In the 224 years since it was signed, the U.S. Constitution has become a hotly-debated issue. Our Judicial system constantly handles the topic of what is or is not “Constitutional.” On September 20, at UC Irvine, law school deans will debate with deans from Chapman University over the Constitution. Other universities throughout the country are doing the same. The University of South Carolina is hosting a Constitution Day lecture that looks at the role of judges and their public perception.

Not everybody currently goes to school or has the opportunity to attend a debate or discussion and learn about the Constitution and American citizenship. Luckily,, offers a free webcast that allows teacher or students or anybody tuning in to learn about this historic day. It also allows the viewer to chat live with the National Constitution Center’s education staff.

The United State is one of 48 countries throughout the world that celebrates a Constitution Day. Mexico, our neighbors to the south, celebrate their Constitution Day on February 5. Interestingly enough, Mexico’s Independence Day, often confused with Cinco de Mayo, is actually September 16.

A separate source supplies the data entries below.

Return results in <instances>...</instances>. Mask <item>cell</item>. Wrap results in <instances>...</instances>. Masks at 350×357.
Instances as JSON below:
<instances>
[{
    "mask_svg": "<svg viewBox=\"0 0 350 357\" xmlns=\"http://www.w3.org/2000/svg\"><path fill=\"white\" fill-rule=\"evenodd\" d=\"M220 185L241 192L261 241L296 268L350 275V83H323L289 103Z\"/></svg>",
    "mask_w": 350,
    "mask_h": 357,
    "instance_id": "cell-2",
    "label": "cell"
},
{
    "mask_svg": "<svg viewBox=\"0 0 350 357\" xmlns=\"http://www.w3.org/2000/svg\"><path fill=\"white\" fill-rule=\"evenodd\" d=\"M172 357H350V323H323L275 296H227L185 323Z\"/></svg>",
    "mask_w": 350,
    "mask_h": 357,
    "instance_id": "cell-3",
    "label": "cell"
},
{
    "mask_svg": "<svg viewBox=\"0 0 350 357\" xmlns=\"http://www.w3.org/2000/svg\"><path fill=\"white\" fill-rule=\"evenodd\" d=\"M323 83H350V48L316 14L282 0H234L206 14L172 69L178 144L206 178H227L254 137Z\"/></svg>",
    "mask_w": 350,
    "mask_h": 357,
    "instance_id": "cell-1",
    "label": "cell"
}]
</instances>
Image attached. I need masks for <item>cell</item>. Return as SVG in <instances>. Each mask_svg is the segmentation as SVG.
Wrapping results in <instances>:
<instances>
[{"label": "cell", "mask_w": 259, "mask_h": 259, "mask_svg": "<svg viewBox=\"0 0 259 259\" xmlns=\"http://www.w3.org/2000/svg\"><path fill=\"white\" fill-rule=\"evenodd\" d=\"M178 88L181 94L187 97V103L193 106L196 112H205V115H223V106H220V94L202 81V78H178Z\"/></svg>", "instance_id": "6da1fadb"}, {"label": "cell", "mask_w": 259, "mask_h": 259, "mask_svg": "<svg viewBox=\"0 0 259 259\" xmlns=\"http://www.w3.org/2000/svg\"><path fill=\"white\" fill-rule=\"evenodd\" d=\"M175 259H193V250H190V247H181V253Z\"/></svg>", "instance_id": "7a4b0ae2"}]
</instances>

In the U.S. Constitution Day was originally started through a grassroots effort of a group of Americans in 1917 – the Sons of the American Revolution, which included Calvin Coolidge and John D. Rockefeller. Then, William Randolph Hearst used his stable of newspapers to promote the establishment of a formal holiday. Later, Congress designated the third Sunday in May as “I am an American Day,” and On February 29, 1952, Congress moved that observation to September 17th and renamed it “Citizenship Day”.